That's a long way away, and the need for wireless is urgent.
A survey conducted by the Consortium for School Networking and Education Superhighway found that only 43 percent of schools felt they had adequate wireless access to support a digital learning environment.
This percentage may increase in the near future, but the $2 billion pledged by the FCC in February toward E-rate could go much further if regulatory changes were made to the program.
“According to internal staff estimates, allocating an additional $1 billion to Wi-Fi next year without updated program rules will reach fewer than 4 million students, mostly in urban areas,” Wheeler said in his recent FCC blog post. “With modernized rules for internal connections, E-Rate could help over 10 million students, including many more in rural areas, connect to Wi-Fi in their classroom.”
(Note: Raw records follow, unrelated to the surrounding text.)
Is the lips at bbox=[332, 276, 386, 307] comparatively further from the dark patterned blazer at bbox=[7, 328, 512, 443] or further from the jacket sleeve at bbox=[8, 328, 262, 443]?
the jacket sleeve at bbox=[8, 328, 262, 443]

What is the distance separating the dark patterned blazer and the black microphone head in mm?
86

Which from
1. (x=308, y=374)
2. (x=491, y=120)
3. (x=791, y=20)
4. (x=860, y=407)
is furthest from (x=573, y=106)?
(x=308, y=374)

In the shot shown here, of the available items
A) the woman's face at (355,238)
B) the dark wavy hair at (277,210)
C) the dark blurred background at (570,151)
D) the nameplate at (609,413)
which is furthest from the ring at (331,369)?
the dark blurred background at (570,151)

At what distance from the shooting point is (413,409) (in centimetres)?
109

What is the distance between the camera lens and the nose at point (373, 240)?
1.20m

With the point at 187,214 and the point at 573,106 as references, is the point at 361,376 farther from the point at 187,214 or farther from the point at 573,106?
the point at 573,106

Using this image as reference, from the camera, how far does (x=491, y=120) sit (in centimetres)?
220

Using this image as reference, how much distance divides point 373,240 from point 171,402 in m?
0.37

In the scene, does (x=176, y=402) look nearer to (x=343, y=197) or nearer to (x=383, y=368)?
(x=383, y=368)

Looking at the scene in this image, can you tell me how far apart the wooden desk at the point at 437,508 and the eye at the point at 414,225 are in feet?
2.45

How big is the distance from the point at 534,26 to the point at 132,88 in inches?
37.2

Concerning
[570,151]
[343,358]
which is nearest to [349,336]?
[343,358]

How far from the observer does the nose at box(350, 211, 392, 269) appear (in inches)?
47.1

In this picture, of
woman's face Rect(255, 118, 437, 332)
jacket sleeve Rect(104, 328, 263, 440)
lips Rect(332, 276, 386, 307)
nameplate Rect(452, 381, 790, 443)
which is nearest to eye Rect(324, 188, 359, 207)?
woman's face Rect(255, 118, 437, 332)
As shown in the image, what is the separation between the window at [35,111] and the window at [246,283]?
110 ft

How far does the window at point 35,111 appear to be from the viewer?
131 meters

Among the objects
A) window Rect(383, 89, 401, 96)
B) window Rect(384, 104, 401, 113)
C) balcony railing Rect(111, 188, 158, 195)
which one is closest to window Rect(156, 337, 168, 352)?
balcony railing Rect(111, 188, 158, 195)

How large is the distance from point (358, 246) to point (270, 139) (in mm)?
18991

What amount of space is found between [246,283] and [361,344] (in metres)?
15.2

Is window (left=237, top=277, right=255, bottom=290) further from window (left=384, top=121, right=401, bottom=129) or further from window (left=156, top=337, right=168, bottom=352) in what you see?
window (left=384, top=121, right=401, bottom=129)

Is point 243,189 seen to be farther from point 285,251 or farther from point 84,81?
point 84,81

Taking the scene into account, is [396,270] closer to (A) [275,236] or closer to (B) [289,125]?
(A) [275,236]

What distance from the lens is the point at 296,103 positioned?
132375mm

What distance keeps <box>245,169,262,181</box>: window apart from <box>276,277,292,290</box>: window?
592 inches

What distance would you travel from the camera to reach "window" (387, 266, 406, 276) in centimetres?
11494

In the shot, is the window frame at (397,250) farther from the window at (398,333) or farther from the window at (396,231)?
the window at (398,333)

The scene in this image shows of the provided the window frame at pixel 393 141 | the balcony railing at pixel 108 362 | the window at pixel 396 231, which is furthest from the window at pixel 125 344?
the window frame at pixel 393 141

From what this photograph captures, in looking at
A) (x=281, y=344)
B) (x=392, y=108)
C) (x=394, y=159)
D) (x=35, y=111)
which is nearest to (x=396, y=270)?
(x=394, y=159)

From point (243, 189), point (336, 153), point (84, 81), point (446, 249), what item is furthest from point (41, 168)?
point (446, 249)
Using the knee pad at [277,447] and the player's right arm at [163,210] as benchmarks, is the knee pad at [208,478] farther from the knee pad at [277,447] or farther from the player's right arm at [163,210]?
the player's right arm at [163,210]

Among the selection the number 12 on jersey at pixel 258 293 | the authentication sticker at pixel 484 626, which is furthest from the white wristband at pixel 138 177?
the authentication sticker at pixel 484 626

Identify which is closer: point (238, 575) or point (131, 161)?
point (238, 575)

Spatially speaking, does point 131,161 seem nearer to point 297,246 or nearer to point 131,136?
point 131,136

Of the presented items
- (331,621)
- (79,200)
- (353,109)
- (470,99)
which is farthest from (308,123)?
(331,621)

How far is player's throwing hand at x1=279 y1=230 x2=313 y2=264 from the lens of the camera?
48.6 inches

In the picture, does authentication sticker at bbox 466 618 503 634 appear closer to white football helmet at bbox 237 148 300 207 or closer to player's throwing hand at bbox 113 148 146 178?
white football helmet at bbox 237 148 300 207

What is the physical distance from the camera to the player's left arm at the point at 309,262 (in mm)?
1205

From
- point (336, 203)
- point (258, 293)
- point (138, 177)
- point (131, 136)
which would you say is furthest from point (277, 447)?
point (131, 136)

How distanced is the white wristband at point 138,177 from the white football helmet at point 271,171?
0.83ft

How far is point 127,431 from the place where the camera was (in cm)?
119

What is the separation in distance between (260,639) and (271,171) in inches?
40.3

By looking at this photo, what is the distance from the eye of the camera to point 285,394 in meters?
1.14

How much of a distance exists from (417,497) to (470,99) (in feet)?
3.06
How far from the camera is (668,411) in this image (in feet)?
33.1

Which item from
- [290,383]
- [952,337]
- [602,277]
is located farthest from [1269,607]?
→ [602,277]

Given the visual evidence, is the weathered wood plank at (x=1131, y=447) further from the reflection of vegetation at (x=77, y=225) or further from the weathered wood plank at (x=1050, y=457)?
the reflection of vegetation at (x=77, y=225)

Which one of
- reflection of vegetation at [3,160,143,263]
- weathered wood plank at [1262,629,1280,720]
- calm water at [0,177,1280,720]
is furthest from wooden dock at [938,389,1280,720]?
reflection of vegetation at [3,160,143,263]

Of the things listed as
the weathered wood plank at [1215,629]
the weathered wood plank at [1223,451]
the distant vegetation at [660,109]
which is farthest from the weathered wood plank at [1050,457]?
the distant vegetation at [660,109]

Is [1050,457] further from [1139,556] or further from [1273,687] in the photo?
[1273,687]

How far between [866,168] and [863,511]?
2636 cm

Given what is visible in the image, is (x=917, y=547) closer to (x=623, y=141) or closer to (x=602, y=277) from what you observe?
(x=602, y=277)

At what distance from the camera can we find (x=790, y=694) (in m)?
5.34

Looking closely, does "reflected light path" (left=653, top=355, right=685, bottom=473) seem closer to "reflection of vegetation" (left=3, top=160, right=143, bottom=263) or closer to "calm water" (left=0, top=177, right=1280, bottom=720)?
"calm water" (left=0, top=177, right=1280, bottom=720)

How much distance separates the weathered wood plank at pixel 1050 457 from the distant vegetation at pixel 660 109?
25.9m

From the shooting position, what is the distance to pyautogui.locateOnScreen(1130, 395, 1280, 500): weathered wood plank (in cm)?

Around the world, countries such as England face similar issues. According to the BBC, a 2013 survey from the E-Learning Foundation sampled 600 schools across England, finding that nearly half of them had Wi-Fi in only a few classrooms or no Wi-Fi at all.
The U.S. may be able to make E-Rate reform happen as it has bipartisan backing. Ajit Pai, a senior Republican commissioner, expressed his support for E-Rate reform during a modernization workshop last month.
“We all know that Internet access can provide teachers a quick and easy way to introduce students to an amazing array of materials -- materials [that I] never imagined when I was in grade school -- and yet we also know that we’re not there yet,” Pai said. “That’s why the E-Rate program, and our work to reform and modernize it, is so important.”